[start of Given information]

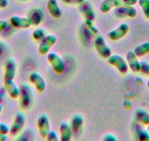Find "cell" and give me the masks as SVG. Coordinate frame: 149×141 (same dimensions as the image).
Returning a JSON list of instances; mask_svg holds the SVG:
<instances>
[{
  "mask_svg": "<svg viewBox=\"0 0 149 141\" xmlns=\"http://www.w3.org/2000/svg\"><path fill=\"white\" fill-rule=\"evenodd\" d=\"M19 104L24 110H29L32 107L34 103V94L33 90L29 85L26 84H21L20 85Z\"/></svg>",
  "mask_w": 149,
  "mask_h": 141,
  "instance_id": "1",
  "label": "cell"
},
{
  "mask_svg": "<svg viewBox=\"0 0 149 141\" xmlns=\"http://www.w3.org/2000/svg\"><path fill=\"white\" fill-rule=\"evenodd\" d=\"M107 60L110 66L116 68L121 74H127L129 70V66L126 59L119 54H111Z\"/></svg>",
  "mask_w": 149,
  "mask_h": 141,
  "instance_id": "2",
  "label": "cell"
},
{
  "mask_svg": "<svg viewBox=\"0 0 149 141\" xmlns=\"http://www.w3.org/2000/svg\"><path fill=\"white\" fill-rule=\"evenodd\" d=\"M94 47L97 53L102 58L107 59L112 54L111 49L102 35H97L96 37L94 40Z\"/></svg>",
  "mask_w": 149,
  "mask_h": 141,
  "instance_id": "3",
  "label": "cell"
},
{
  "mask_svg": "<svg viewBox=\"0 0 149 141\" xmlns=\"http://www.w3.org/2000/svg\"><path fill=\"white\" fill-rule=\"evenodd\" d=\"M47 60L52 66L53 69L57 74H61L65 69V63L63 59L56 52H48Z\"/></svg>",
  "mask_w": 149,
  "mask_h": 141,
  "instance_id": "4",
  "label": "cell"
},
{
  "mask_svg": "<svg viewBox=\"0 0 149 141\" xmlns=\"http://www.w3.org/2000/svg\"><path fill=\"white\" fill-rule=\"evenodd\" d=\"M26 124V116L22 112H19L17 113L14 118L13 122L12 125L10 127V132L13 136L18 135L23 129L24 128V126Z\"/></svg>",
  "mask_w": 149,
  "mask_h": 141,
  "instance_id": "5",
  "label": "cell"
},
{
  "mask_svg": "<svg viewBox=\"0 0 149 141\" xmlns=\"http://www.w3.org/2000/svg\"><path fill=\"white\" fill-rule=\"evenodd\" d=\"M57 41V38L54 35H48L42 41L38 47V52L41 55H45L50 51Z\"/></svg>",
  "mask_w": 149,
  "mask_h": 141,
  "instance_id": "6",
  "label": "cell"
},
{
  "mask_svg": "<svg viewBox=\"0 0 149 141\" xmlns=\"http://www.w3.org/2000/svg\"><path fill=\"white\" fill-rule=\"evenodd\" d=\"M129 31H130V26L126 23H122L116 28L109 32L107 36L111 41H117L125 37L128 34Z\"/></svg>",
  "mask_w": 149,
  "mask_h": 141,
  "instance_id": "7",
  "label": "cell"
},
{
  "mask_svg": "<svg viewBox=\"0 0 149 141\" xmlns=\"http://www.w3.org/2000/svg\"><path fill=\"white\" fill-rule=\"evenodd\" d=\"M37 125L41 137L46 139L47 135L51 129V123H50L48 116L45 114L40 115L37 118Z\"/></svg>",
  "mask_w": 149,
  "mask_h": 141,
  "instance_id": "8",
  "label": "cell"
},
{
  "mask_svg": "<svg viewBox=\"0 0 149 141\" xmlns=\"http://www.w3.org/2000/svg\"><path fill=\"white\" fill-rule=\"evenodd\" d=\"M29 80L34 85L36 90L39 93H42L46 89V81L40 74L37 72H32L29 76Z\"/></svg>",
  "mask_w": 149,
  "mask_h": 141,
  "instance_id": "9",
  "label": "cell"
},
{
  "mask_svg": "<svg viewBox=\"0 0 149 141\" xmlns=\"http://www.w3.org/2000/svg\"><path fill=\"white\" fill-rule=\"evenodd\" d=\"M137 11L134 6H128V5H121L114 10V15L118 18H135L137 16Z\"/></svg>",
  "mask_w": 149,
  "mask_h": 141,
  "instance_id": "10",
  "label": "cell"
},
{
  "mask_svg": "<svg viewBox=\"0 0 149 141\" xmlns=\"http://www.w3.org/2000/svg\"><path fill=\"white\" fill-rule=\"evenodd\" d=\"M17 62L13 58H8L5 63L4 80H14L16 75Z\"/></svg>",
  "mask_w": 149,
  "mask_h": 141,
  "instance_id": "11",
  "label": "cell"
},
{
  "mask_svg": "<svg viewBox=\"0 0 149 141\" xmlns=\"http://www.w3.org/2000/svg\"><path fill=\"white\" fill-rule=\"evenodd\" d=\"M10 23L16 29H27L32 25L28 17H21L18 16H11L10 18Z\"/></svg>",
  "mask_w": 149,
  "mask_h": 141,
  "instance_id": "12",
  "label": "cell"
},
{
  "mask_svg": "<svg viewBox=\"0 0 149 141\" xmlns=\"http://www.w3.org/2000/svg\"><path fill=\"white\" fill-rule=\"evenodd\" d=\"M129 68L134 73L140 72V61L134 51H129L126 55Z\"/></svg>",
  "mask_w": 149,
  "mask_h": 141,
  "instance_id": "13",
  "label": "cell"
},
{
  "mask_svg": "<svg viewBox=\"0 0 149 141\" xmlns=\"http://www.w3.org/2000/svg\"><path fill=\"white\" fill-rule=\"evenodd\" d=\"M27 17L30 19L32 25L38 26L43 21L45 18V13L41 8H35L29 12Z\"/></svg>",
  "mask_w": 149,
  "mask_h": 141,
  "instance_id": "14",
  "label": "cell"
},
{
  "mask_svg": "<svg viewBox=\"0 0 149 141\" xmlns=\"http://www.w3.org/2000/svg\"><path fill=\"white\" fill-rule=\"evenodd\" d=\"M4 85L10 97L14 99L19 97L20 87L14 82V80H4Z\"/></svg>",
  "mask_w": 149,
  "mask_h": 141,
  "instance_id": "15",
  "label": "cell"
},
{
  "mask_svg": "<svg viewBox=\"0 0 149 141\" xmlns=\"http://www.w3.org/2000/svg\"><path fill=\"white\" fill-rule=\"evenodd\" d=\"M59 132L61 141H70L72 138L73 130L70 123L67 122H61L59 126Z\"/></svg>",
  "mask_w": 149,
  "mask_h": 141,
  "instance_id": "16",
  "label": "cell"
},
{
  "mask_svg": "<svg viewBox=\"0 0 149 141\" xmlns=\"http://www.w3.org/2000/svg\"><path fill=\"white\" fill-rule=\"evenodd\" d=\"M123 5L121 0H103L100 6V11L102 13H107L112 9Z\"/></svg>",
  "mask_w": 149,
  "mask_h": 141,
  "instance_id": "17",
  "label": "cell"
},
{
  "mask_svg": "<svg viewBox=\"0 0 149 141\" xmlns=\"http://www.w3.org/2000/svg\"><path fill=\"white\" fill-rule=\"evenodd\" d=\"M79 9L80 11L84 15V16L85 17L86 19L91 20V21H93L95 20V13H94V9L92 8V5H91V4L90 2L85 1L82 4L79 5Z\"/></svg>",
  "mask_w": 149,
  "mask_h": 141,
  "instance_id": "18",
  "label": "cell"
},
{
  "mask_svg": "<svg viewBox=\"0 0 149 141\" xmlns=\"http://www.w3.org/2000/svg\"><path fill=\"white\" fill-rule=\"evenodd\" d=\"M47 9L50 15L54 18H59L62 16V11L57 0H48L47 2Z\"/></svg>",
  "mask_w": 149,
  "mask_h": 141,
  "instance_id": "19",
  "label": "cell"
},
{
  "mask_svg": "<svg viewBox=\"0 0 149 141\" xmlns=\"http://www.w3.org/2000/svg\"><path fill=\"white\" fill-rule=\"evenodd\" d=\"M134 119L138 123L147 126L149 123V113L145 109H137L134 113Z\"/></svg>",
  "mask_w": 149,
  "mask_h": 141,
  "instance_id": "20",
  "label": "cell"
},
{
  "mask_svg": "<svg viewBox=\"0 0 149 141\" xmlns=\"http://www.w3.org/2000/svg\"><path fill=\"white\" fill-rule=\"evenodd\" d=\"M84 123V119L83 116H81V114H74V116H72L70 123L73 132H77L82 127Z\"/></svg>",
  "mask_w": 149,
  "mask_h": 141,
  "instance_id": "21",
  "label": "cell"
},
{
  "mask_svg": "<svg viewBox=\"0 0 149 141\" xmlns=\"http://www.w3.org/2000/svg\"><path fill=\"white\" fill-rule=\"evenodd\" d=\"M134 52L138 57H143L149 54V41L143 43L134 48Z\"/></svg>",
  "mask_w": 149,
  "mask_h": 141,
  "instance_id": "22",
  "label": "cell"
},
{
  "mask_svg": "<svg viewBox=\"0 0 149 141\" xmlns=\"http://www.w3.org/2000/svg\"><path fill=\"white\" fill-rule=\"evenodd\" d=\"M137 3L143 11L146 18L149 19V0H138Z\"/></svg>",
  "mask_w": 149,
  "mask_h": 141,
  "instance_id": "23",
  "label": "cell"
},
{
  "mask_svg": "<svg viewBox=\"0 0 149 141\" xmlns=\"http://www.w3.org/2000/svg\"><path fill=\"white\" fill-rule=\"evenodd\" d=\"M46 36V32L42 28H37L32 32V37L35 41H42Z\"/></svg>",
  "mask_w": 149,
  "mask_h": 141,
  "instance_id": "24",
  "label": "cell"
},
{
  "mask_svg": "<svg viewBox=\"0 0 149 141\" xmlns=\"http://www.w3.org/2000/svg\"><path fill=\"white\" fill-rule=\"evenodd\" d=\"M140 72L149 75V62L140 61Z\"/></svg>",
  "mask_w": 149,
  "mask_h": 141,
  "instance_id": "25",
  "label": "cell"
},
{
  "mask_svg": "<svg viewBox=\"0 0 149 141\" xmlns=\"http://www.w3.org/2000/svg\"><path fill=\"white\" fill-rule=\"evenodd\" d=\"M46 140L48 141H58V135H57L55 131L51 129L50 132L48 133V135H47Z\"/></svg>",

[end of Given information]

> [What you should do]: Reproduce the material verbatim from its first line through the line that contains "60L110 66L116 68L121", and leave the picture out of your copy.

> [Exercise solution]:
Find "cell" and give me the masks as SVG. Coordinate frame: 149×141 (same dimensions as the image).
Returning a JSON list of instances; mask_svg holds the SVG:
<instances>
[{
  "mask_svg": "<svg viewBox=\"0 0 149 141\" xmlns=\"http://www.w3.org/2000/svg\"><path fill=\"white\" fill-rule=\"evenodd\" d=\"M19 104L24 110H29L32 107L34 103V94L33 90L29 85L26 84H21L20 85Z\"/></svg>",
  "mask_w": 149,
  "mask_h": 141,
  "instance_id": "1",
  "label": "cell"
},
{
  "mask_svg": "<svg viewBox=\"0 0 149 141\" xmlns=\"http://www.w3.org/2000/svg\"><path fill=\"white\" fill-rule=\"evenodd\" d=\"M107 60L110 66L116 68L121 74H127L129 70V66L126 59L119 54H111Z\"/></svg>",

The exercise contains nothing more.